Since then, Stoops has gone 42-24. Kentucky has made 5 straight bowl games, and after Saturday’s win over Florida, is all but guaranteed a 6th, which will be a program record. They took down Louisville and Lamar Jackson, they won in The Swamp. They beat Penn State, Virginia Tech and NC State in consecutive bowl games. Stoops’ career 54-50 mark is breathing down the neck of Bryant’s 60 wins for UK’s all-time record. In his 9th season, Stoops is the 2nd-longest tenured coach in the SEC, trailing only Nick Saban. He already has claimed UK’s record for most home wins (37), most SEC wins (27), and most games coached (104). Beating Florida marks the 8th time Stoops has beaten an AP Top 25 foe, 1 game behind the totals of Bryant and Curci.

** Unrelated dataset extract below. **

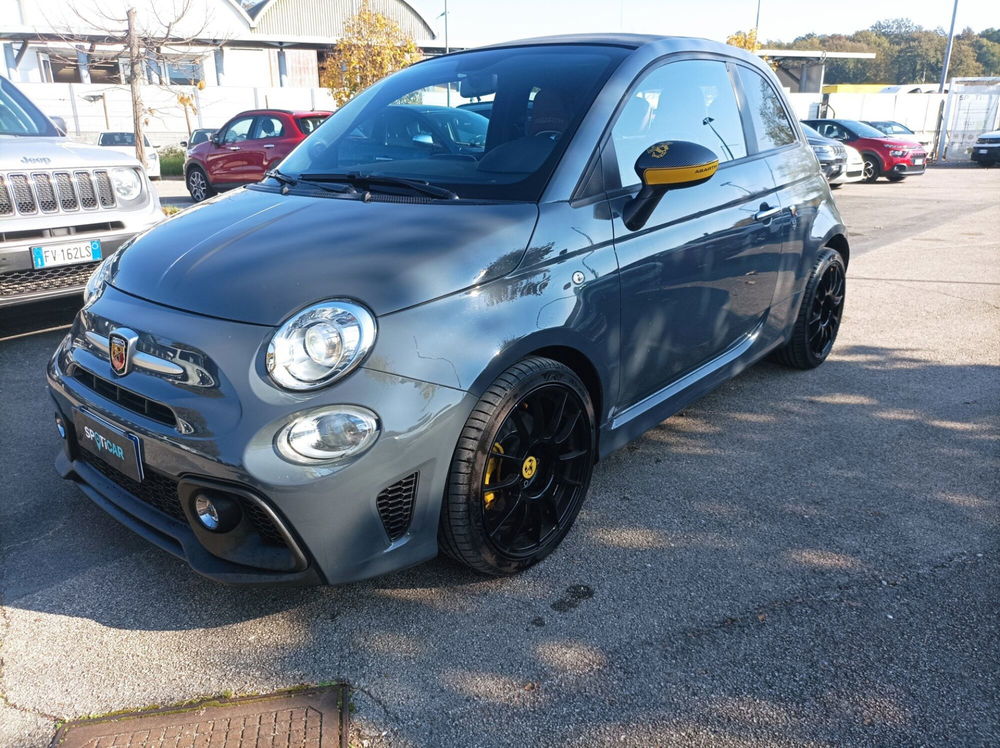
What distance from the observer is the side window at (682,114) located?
300 cm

Building a culture on a hard-hitting defense and a ground-churning offense that is still working on adding some big-play passing attributes, Stoops has turned the SEC tide. Long regarded as one of the SEC East’s two doormats, Kentucky has won 7 of its past 8 games against South Carolina, 6 of its past 7 against Vanderbilt and Missouri, and has now split the past 4 games with Tennessee and Florida. Kentucky might not exactly be sexy in the SEC culture, but they are certainly relevant. It’s been a long time coming.

A couple of years ago, UK added a statute of 4 African-American trailblazers to their football program — Nat Northington, the first African-American player in the SEC, along with Greg Page, Houston Hogg and Wilbur Hackett. It’s a beautiful statute and a reminder that Kentucky took the initiative in integrating SEC football. It needs company.

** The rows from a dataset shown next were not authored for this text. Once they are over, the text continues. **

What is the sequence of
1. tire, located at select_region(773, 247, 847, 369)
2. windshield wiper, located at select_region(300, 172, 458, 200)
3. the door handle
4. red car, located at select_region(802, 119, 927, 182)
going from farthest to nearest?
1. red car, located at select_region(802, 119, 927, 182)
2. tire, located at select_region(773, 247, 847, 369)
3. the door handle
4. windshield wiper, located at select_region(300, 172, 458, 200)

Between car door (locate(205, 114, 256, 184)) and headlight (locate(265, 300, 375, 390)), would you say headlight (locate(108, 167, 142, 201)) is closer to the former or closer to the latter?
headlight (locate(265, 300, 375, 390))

Kentucky would do well to honor recently deceased offensive line coach John Schlarman, a ferocious player and an even better coach, gone too soon to cancer. They should honor a pair of astonishing defensive standouts who led 10-win seasons, Art Still and Josh Allen. They could honor a group of legendary quarterbacks, from Babe Parilli who led the SEC in passing twice under Bryant, to charismatic Tim Couch from tiny Hyden, Kentucky to massive talent and personality Jared Lorenzen and rifle-armed Andre Woodson. Maybe include legendary Afro-topped back Sonny Collins and Stoops’ chip-on-the-shoulder star Benny Snell. All great talents, all impactful players, all part of a history that’s more interesting than many realize.

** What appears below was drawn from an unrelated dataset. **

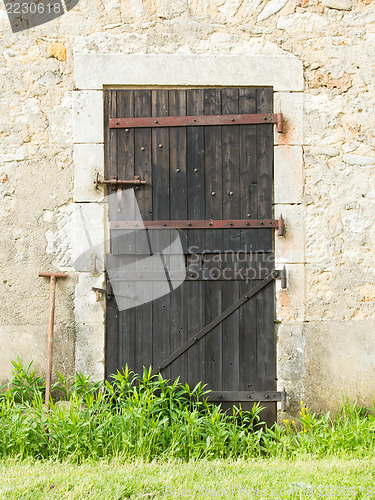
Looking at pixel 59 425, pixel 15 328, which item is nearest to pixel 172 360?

But don’t forget the coaches.

Will all apologies to Curci, who was masterful in that late ’70s run, and Brooks, who pulled UK out of a graveyard and made them competitive in the 2000s, start with two. Start with the young coach who had only 1 year of head coaching experience and built the personality that would change the sport forever in Lexington. Don’t give him a houndstooth hat, but honor Bear Bryant. And then honor Mark Stoops. Put the ever-present coffee cup in his hand, even depict him giving an official a hundred-yard stare. But build the statue. Appreciate what you’ve got, appreciate where it came from, and appreciate a bright future that few would have been audacious enough to imagine.